Published Jul 29, 2003
I do blood gas testing in the STAT chem lab and was wondering how cord gas samples are obtained. We get an arterial and a venous syringe , and the results are called immediately to the delivery room, yet often the baby is not born for several hours. HOW in the world are these samples drawn if the baby isnt born yet? I gotta know....
cords gases? sure you are NOT referring to fetal SCALP sampling???? That is my guess anyhow.....
Our dr's *used* to do this but have backed off. If a strip looks that bad, they purport (and I agree), it's time for more aggressive intervention---e.g. csection. If they are gonna go so far as to lance a fetus' scalp (and it can be a tough procedure at times, and results easily skewed, as well as risk for infection, etc...), they may as well be prepared to get the baby out NOW anyway.
Once baby is born, THEN cord gases are obtained to see just how acidotic the baby was/is and what we may expect in the nursery from that kid as he/she transitions.

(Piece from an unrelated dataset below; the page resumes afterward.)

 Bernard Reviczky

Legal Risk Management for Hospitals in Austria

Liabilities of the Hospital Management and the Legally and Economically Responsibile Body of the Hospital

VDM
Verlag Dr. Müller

These samples are labelled "cord gases". We get an arterial and a venous. I thought at first that they might be scalp, but a scalp sample would consist of mixed arterial and venous blood.
We have been led to believe that the team is monitoring whether to do a section if the baby is distressed, but I suspect these gases are being drawn AFTER birth.
yes they must be.
dawngloves, BSN, RN
Originally posted by Liann yet often the baby is not born for several hours.

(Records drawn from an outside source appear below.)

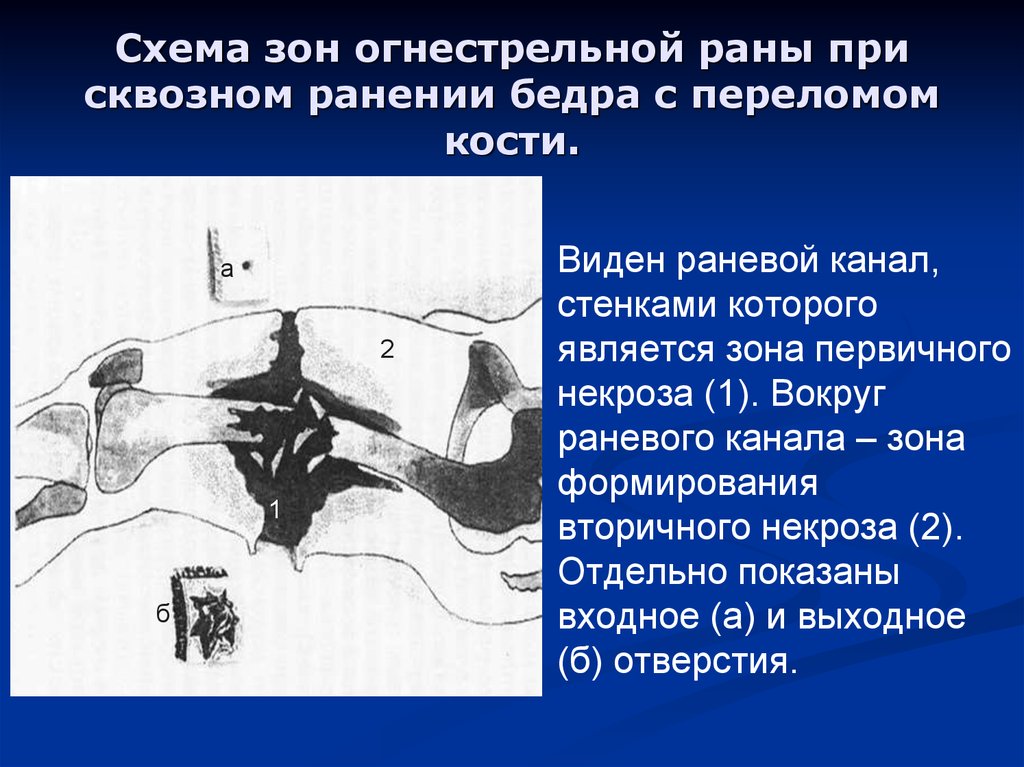 Схема зон огнестрельной раны при сквозном ранении бедра с переломом кости.

а

2

1

б

Виден раневой канал, стенками которого является зона первичного некроза (1). Вокруг раневого канала – зона формирования вторичного некроза (2). Отдельно показаны входное (а) и выходное (б) отверстия.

yet often the baby is not born for several hours.
Who told you that? And when you find out how they do it, let me know! :chuckle
we do a lot of fetal o2 sat monitoring before birth. anyone else do this? it worries me still when we have lots of variables, because as the baby descends if you have some kind of cord compression or entrapment, it doesn't seem to me that the good fsp02 values would do a lot to assure a good outcome. sorry to stray from the original question. anyone have any thoughts or experience on this one?
like i said earlier, if a strip looks that bad, she is going to the back. our dr's really don't mess w/fetal o2 monitoring for just the reason you mentioned above.